* **Dataset content**
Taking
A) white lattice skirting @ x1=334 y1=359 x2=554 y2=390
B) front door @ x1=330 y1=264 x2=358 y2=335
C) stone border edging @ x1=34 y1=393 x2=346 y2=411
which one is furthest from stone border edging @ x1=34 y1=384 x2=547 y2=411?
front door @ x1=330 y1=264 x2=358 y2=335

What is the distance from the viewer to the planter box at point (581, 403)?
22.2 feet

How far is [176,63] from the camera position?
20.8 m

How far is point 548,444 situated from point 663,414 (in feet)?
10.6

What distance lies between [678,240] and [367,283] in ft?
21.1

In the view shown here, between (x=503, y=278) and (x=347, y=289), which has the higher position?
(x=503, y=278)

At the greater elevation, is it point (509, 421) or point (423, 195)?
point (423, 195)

* **Problem description**
Recast the rows above as a numbered list, omitting the blank lines.

* **Expected output**
1. Taking
2. A) white lattice skirting @ x1=334 y1=359 x2=554 y2=390
3. B) front door @ x1=330 y1=264 x2=358 y2=335
4. C) stone border edging @ x1=34 y1=393 x2=346 y2=411
5. which one is furthest from stone border edging @ x1=34 y1=384 x2=547 y2=411?
6. front door @ x1=330 y1=264 x2=358 y2=335
7. What is the distance from the viewer to the planter box at point (581, 403)?
8. 22.2 feet
9. How far is [176,63] from the camera position?
10. 20.8 m
11. How far is point 548,444 situated from point 663,414 (in feet)?
12. 10.6
13. What distance lies between [678,240] and [367,283] in ft?
14. 21.1
15. In the view shown here, between (x=503, y=278) and (x=347, y=289), which has the higher position?
16. (x=503, y=278)
17. At the greater elevation, is it point (509, 421) or point (423, 195)?
18. point (423, 195)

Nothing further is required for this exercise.